Please repeat, word for word, the stretch of lines from the one containing "Put the red-trimmed" through the one containing "Answer: the dark".
** start of Records provided **
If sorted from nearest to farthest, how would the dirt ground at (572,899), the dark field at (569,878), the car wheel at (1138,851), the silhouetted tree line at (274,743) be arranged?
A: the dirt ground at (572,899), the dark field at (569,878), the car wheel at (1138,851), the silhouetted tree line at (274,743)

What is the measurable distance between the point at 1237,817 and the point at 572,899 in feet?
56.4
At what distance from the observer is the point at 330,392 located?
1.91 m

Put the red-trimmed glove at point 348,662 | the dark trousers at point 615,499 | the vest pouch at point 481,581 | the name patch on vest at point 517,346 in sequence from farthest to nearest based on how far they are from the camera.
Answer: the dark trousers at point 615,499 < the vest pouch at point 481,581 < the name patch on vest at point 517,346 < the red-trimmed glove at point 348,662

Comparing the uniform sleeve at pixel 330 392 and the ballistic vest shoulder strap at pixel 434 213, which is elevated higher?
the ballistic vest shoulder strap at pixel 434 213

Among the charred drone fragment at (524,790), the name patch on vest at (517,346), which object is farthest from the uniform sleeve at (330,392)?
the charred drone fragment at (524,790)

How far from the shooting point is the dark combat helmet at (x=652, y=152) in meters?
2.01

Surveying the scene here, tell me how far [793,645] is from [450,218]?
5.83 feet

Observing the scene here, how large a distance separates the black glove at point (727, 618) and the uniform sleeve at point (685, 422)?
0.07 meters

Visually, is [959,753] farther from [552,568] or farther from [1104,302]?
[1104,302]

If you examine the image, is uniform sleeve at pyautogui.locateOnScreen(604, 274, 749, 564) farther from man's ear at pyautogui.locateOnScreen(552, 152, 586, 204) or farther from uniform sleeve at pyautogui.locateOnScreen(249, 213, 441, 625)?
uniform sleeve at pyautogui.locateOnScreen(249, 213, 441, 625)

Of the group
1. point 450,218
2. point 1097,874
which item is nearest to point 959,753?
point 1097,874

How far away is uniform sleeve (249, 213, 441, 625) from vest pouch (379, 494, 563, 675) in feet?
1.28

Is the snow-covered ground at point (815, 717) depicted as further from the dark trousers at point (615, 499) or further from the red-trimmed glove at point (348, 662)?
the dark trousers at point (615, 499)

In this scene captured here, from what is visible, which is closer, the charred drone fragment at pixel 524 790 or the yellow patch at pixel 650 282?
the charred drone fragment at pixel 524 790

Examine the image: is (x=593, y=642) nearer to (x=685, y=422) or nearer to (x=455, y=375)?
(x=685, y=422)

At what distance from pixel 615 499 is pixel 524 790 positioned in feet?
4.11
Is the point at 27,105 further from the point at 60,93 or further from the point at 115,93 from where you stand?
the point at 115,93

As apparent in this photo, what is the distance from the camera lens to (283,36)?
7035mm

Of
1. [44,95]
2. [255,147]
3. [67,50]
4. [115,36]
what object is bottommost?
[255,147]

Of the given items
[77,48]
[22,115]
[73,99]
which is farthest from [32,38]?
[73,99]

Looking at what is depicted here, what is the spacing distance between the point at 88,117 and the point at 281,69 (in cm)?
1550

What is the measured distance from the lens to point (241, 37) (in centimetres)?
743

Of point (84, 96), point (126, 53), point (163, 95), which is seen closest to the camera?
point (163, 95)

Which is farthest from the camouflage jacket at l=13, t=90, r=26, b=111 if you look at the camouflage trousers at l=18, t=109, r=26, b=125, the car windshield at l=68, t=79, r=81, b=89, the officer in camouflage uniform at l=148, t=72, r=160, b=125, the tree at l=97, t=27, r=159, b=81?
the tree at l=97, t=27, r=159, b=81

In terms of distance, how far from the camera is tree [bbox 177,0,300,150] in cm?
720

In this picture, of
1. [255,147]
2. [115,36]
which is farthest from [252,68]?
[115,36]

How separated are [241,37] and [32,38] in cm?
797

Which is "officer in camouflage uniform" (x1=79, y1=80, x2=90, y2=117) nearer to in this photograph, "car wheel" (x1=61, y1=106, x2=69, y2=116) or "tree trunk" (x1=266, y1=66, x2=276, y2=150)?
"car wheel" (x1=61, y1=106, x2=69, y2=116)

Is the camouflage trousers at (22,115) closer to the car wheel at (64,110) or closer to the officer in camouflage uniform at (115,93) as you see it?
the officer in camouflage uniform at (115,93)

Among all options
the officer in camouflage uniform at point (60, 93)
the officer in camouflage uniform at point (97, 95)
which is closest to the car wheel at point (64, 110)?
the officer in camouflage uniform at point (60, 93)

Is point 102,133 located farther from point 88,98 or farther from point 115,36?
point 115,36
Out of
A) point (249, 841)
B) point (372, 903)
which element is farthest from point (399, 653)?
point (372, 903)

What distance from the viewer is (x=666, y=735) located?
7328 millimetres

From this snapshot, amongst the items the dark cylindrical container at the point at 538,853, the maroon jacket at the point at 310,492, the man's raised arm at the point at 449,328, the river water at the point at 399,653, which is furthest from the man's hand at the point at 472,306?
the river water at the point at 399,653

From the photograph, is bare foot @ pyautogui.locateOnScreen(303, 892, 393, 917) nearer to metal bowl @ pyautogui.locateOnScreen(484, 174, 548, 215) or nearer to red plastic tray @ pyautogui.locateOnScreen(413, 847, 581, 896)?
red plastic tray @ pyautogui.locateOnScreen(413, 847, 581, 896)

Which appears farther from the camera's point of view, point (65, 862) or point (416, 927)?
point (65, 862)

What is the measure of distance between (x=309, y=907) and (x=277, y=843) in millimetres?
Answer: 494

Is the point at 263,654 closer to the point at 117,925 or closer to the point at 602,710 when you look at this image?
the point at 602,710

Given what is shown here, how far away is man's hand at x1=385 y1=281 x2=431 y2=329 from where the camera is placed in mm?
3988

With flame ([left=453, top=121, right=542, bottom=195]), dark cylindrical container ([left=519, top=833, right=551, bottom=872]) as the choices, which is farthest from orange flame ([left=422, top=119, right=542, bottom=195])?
** end of Records provided **
> _Result of this task_
Put the red-trimmed glove at point 348,662 | the dark trousers at point 615,499 | the vest pouch at point 481,581 | the name patch on vest at point 517,346 in sequence from farthest to nearest based on how far they are from the camera.
Answer: the dark trousers at point 615,499 < the vest pouch at point 481,581 < the name patch on vest at point 517,346 < the red-trimmed glove at point 348,662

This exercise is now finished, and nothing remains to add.